As if in response, his phone buzzed. A text from his old college roommate, Mike: “Hey man, remember that crazy idea you had about the self-adjusting bicycle seat? Someone just launched a Kickstarter for something similar. Thought of you!”
David’s heart raced. He remembered that idea vividly. He’d been so excited about it, had even built a rough prototype. But then…
It’s probably already been done. You’re not an expert in this field. What if it fails?
The familiar doubts had crept in, and he’d shelved the project, just like all the others.
He was about to type a response – something self-deprecating, no doubt – when his finger slipped, opening his photo gallery instead. And there, buried among selfies and food pics, was an image that made his breath catch.
It was a photo of his grandfather, standing proud next to a strange-looking contraption. David had never met the man, but he’d grown up hearing stories about him. An immigrant with barely any formal education, he’d arrived in America with nothing but a suitcase full of dreams and a head full of ideas. Most of them had failed, but he’d kept inventing, kept believing, until finally, one of his creations had taken off.

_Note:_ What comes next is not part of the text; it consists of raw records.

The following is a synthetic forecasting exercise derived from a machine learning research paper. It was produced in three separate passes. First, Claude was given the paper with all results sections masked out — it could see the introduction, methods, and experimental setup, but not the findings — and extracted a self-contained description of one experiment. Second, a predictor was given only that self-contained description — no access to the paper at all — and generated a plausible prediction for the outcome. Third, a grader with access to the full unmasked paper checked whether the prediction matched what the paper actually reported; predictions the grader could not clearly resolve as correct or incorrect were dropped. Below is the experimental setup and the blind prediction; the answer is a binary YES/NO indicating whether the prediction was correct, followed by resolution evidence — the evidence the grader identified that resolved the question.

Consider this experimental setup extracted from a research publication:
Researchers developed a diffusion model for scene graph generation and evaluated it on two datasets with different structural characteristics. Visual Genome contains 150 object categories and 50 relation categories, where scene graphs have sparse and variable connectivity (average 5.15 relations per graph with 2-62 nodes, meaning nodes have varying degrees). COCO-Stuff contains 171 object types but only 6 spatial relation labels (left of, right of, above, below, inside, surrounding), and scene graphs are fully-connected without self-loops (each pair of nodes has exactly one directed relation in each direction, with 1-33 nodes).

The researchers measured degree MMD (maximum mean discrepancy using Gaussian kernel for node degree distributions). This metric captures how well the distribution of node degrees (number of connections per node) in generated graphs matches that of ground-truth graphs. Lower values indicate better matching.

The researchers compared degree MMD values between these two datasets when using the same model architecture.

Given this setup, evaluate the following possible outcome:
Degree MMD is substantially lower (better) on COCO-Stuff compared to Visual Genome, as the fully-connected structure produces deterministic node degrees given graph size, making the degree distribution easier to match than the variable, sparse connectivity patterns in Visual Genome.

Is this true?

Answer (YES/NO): YES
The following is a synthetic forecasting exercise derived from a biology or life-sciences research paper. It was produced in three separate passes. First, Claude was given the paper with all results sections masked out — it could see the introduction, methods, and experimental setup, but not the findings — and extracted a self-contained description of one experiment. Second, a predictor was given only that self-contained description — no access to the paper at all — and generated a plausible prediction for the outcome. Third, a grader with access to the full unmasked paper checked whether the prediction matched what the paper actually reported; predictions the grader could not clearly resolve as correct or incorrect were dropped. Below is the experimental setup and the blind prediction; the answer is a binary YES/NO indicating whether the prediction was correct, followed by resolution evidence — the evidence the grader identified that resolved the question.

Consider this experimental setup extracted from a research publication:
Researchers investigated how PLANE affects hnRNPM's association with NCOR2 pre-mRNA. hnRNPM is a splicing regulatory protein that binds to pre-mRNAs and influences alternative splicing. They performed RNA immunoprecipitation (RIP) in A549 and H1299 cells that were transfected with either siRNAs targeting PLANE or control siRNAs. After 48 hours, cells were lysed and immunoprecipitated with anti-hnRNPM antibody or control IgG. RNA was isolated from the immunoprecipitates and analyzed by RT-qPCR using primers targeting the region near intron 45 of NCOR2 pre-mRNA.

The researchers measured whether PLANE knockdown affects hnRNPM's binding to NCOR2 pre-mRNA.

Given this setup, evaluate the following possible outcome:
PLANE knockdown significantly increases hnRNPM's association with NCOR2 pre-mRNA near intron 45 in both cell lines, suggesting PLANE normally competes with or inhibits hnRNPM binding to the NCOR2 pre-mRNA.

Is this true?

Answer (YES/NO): NO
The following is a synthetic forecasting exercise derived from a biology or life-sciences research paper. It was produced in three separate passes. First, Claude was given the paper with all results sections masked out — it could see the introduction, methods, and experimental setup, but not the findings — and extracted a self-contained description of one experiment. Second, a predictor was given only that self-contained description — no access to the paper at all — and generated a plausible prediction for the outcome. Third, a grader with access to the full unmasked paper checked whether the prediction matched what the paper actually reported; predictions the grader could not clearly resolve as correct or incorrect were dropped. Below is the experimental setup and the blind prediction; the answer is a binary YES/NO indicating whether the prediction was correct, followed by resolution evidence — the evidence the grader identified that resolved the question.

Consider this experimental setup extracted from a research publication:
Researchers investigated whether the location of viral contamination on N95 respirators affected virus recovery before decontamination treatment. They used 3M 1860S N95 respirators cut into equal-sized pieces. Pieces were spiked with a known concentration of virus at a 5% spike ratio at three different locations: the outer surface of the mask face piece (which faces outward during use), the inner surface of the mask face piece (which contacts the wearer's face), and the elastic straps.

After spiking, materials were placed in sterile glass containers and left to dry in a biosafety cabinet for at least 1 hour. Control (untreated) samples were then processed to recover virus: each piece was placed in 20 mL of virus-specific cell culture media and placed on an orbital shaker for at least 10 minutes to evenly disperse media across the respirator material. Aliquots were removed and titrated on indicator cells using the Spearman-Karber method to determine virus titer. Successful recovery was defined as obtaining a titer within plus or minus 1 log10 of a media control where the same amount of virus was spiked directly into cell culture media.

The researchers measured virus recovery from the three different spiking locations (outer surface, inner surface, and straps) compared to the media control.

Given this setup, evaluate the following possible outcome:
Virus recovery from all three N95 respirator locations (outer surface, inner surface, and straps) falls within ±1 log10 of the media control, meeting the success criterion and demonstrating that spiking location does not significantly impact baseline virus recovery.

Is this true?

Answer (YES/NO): NO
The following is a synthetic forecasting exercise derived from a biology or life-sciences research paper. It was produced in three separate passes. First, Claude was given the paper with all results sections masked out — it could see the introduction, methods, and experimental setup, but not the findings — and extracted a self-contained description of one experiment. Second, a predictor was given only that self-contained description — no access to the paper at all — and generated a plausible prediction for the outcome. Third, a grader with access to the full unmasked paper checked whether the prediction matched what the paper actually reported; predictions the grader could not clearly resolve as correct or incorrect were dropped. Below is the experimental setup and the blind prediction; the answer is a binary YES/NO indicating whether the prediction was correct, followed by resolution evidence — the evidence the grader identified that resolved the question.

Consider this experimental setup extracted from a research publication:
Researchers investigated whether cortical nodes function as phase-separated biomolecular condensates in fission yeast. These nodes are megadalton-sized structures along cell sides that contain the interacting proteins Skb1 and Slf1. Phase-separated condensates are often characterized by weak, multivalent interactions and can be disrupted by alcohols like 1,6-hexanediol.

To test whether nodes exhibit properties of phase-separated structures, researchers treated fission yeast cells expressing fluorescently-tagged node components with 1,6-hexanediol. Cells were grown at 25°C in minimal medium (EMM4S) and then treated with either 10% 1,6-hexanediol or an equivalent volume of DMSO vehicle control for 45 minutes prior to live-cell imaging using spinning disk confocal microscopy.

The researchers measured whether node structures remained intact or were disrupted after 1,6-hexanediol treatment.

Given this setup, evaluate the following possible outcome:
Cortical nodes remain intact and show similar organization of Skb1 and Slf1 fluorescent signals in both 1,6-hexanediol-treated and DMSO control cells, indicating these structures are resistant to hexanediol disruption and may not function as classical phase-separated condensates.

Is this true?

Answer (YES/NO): YES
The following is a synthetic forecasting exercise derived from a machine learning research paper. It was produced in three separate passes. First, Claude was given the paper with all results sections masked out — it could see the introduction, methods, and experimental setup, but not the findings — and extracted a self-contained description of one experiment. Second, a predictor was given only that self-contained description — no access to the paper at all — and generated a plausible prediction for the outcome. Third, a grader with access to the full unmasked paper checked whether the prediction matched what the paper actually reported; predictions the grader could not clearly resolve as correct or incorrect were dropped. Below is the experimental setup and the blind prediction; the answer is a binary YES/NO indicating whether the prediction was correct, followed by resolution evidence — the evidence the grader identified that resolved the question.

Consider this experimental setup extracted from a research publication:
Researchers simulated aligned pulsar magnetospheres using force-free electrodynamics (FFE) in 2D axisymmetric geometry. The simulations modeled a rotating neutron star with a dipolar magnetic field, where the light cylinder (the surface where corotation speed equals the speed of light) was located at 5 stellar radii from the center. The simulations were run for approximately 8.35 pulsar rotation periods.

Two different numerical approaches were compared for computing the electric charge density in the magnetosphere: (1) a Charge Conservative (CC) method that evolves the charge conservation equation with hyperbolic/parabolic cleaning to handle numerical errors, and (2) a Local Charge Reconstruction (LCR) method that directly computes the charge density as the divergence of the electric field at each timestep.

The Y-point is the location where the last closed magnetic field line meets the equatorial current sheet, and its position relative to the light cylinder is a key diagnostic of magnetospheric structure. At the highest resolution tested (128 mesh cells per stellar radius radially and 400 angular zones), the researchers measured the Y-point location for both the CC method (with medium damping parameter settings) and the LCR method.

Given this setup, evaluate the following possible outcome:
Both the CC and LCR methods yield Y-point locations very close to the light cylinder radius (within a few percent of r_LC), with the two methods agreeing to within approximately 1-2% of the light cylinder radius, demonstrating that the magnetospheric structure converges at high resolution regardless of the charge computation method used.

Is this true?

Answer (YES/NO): NO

David zoomed in on his grandfather’s face, noting the fierce determination in his eyes. There was no doubt there, no hesitation. Just pure, unadulterated belief.
For every single thing that you tell yourself you can’t do, there is some delusional person out there who’s gonna do it*.
The words came unbidden, a memory from a motivational video he’d once dismissed as cheesy. But now, staring at his grandfather’s face, they resonated with a new intensity.
And they’re gonna do it because they’re delusional. Because there is no voice in their head telling them they can’t do it. They haven’t even considered that they might not be able.
David stood up abruptly, his heart pounding. He strode to his study, yanking open drawers until he found it – his old notebook, filled with ideas and sketches. He flipped through the pages, each one a testament to his creativity, each one abandoned due to fear and doubt.
But not anymore.
You need to start delusionally believing in yourself. And stop holding on to reality so tight that you keep yourself where you are.
With shaking hands, he grabbed a pen and turned to a fresh page. The blank whiteness seemed to glow in the dim light of his study, full of possibility. He took a deep breath, pushing aside the whispers of doubt that tried to creep in.
And then, for the first time in years, David began to write. To sketch. To dream.
Outside, the moth continued its relentless dance around the porch light, oblivious to the impossibility of its quest. And inside, a man rediscovered the power of delusion, of belief unencumbered by reality’s harsh constraints.
In that moment, David wasn’t just a man with ideas. He was an inventor, a creator, a force of nature. And nothing – not doubt, not fear, not reality itself – was going to stand in his way.
As the night deepened, the light in David’s study burned bright, a beacon of delusional, wonderful, world-changing possibility.